Work to be completed: The records are to be copied word for word, and the pictures dropped.

---------- Record set

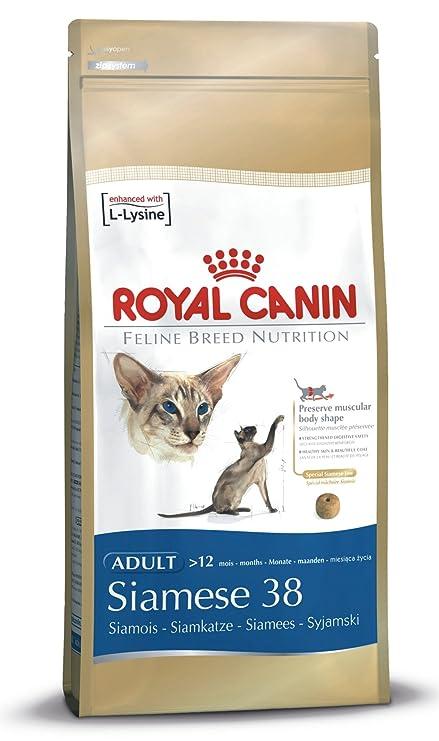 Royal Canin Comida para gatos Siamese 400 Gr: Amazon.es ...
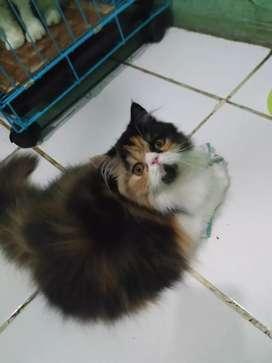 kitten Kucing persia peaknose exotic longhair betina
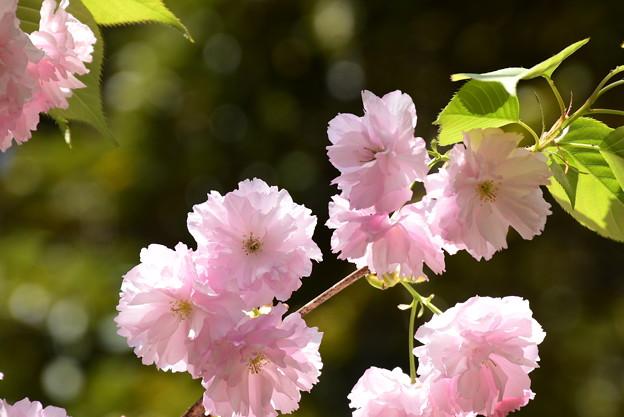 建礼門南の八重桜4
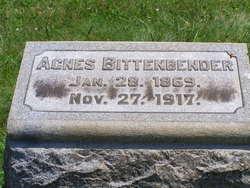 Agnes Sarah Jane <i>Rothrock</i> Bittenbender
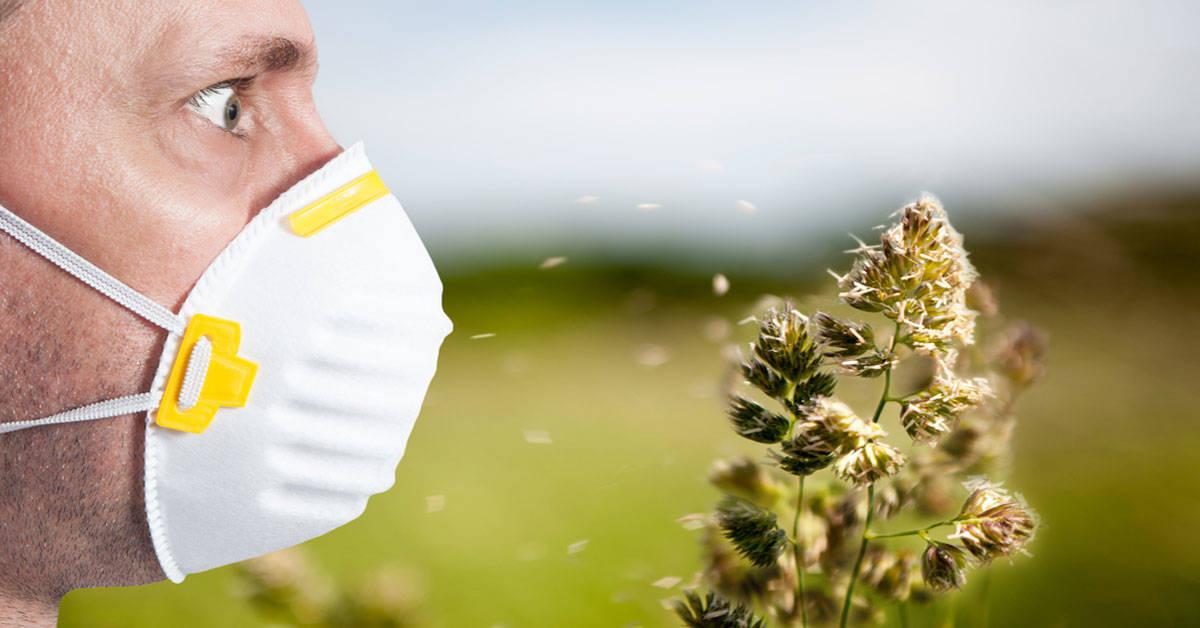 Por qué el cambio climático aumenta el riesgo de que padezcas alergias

--------------------

Completed task:
 Royal Canin Comida para gatos Siamese 400 Gr: Amazon.es ...
 kitten Kucing persia peaknose exotic longhair betina
 建礼門南の八重桜4
 Agnes Sarah Jane <i>Rothrock</i> Bittenbender
 Por qué el cambio climático aumenta el riesgo de que padezcas alergias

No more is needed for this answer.